Apakah camilan itu masalahnya sekarang? Dia telah melakukan kesalahan kepada Duke yang menakutkan itu.
***
Liv Roydes lahir sebagai anak perempuan tertua dari keluarga kelas menengah yang sederhana.
Kedua orang tuanya adalah pengrajin, dan pernah menjadi orang terkenal yang menumpuk pesanan dari bangsawan terkemuka. Mereka tidak mengajarkan keterampilan mereka kepada Liv, anak perempuan tertua mereka. Sebaliknya, mereka berharap dia bisa mendapatkan status yang lebih tinggi melalui pendidikan.
Berkat itu, Liv bisa masuk ke sekolah asrama yang tidak bisa diimpikan oleh anak-anak keluarga kelas menengah lainnya, dan dia lulus dengan nilai yang cukup baik.

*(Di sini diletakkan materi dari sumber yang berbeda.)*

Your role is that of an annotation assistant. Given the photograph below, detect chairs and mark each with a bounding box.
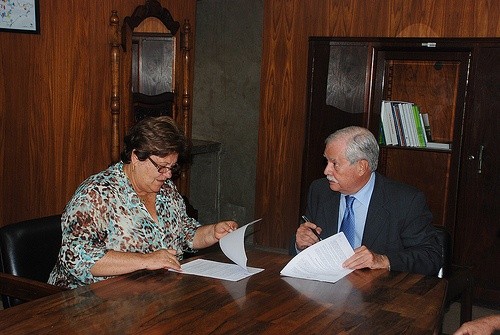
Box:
[0,214,69,309]
[432,223,473,326]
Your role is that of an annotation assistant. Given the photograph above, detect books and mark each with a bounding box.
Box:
[381,100,452,150]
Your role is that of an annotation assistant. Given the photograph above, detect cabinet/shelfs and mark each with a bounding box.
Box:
[110,0,220,221]
[298,36,500,311]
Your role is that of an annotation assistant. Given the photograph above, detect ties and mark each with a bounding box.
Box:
[339,196,355,250]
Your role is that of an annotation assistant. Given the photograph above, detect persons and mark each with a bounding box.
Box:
[289,126,446,277]
[46,114,238,290]
[452,314,500,335]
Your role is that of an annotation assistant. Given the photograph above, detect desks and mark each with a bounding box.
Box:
[0,245,449,335]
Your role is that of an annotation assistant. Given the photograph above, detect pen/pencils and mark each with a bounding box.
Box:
[302,215,322,240]
[175,252,185,256]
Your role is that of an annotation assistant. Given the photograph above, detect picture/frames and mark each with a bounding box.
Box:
[0,0,40,35]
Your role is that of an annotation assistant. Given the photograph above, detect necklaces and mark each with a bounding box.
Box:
[140,193,148,204]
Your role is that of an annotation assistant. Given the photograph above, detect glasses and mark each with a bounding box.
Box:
[148,156,181,173]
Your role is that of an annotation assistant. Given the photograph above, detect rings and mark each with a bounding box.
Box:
[170,259,172,262]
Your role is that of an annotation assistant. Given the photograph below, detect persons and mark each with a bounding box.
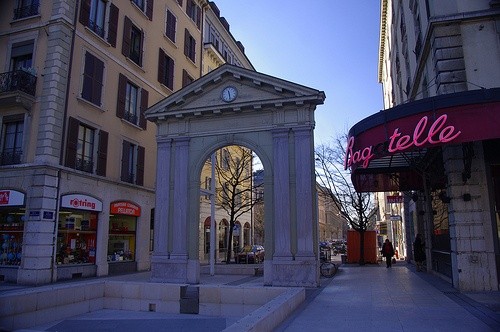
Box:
[414,234,425,272]
[382,239,394,268]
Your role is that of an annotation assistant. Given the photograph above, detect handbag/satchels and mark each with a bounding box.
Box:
[392,256,396,264]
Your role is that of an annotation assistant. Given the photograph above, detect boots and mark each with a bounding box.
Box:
[416,264,423,272]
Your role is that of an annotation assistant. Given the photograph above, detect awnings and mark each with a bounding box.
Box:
[345,86,500,192]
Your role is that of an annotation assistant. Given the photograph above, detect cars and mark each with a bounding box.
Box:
[234,245,265,264]
[319,238,347,261]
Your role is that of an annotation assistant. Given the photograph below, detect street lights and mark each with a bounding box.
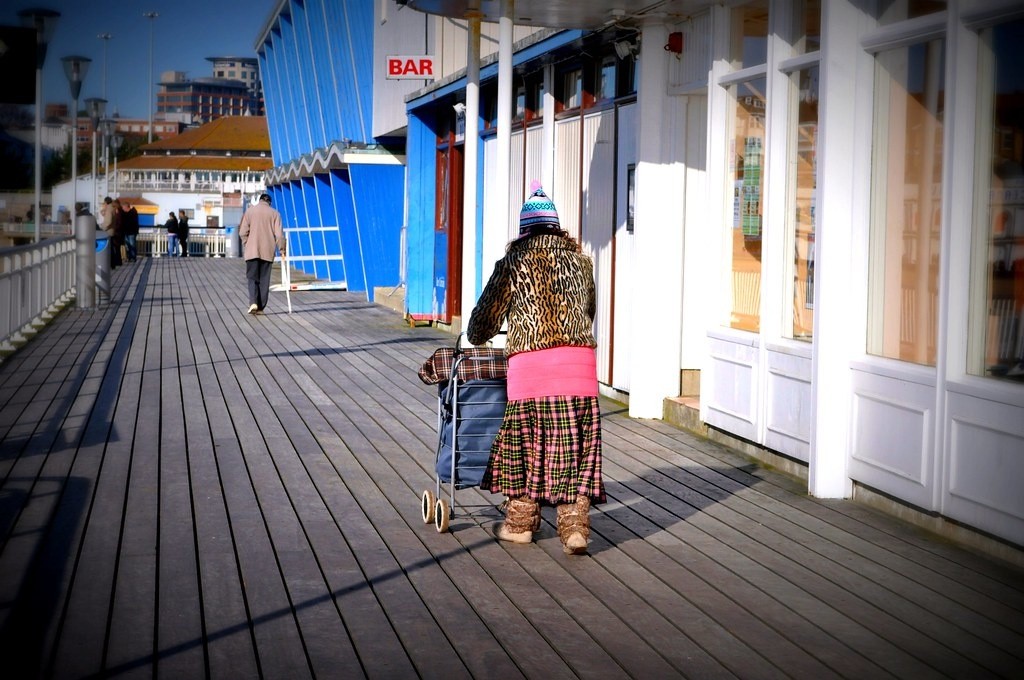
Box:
[84,96,108,211]
[110,133,128,199]
[99,32,112,122]
[99,118,116,201]
[62,53,93,237]
[141,12,162,143]
[26,6,61,243]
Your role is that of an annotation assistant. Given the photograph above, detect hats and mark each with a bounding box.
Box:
[260,194,271,202]
[519,180,560,239]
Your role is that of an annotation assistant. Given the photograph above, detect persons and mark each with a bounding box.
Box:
[239,193,286,315]
[26,208,33,220]
[466,180,607,555]
[102,197,139,269]
[160,211,189,257]
[75,203,100,230]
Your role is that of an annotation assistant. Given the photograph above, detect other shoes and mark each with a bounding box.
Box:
[248,304,263,315]
[563,531,587,555]
[492,521,532,544]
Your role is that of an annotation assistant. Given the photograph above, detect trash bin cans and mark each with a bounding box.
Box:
[95,230,111,305]
[225,224,239,258]
[57,206,70,224]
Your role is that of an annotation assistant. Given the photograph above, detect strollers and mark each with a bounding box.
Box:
[421,331,544,533]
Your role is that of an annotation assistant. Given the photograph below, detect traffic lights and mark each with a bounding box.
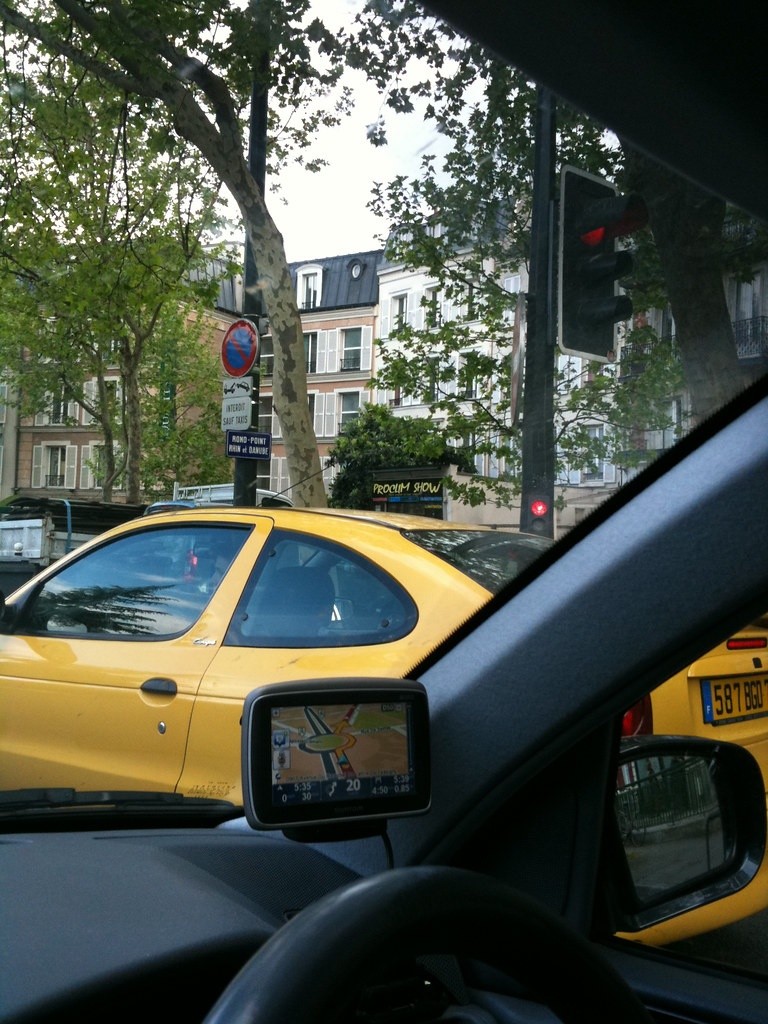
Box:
[560,164,636,361]
[525,489,552,540]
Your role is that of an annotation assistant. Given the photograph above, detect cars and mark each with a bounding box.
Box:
[0,495,767,954]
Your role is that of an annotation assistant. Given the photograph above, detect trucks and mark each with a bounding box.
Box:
[1,482,300,601]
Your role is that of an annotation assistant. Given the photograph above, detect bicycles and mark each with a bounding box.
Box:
[617,800,647,847]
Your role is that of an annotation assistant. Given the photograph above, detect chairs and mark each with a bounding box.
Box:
[249,564,335,638]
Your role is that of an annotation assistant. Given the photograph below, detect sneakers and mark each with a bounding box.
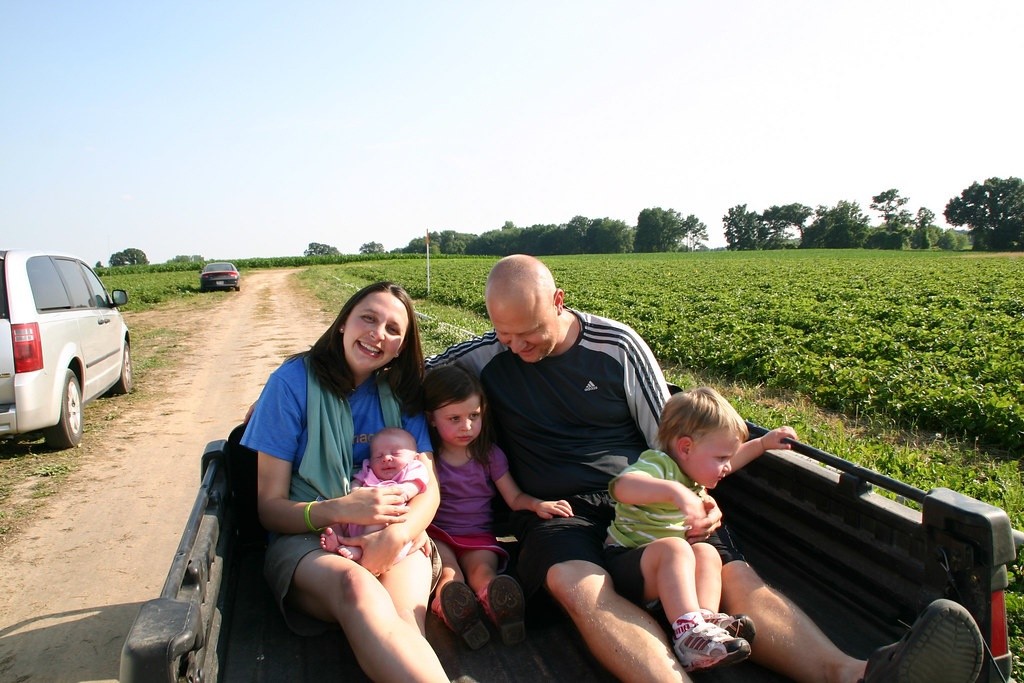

Liv berharap bahwa sesuai dengan keinginan orang tuanya, dia bisa menjadi anggota kelas intelektual yang tidak buruk, atau dia bisa menjalin hubungan dengan keluarga yang tepat. Dia memang populer saat dia bersekolah. Anak laki-laki dari kelas atas meliriknya dengan nakal, dan dia juga berteman dengan beberapa teman perempuan dari keluarga yang baik. Mereka berjanji untuk bertemu lagi di masyarakat setelah lulus.
Saat dia pulang setelah lulus, Liv bertemu dengan adik perempuannya untuk pertama kalinya. Adiknya, yang lebih muda darinya sepuluh tahun, adalah anak yang lemah sejak lahir.
Pada saat itu, pekerjaan orang tuanya berkurang, dan biaya pengobatan adiknya yang sakit terus meningkat. Namun, itu bukan yang terburuk. Meskipun pekerjaannya berkurang, orang tuanya masih menjadi pengrajin yang terampil. Mereka bisa bertahan.
Sampai orang tuanya meninggal dalam kecelakaan kereta kuda, meninggalkan kedua saudara perempuan itu.
“Selamat datang, Nona Liv.”
Seorang pemuda yang sedang menyapu di depan gereja menyambutnya dengan gembira. Itu adalah Betril, yang sedang belajar untuk menjadi pendeta sambil melakukan kegiatan amal. Dia tampak cukup akrab dengan Liv, yang secara teratur mengunjungi gereja.
Mungkin dia menganggapnya sebagai jemaat yang berharga karena gereja ini adalah yang terkecil dan paling sepi di kota. Selain itu, jumlah pengunjung gereja mana pun telah menurun akhir-akhir ini.
“Bagaimana keadaan Corrida?”
“Dia jauh lebih baik berkat doamu. Terima kasih, Betril.”
“Itu karena Nona Liv rajin beribadah. Kesehatan Corrida pasti akan segera membaik.”
“Ya, semoga saja.”
Liv tersenyum dan mengucapkan terima kasih, lalu membuka pintu gereja dengan kuat. Pintu terbuka dengan suara engsel yang tipis, dan pemandangan interior yang kosong terlihat jelas.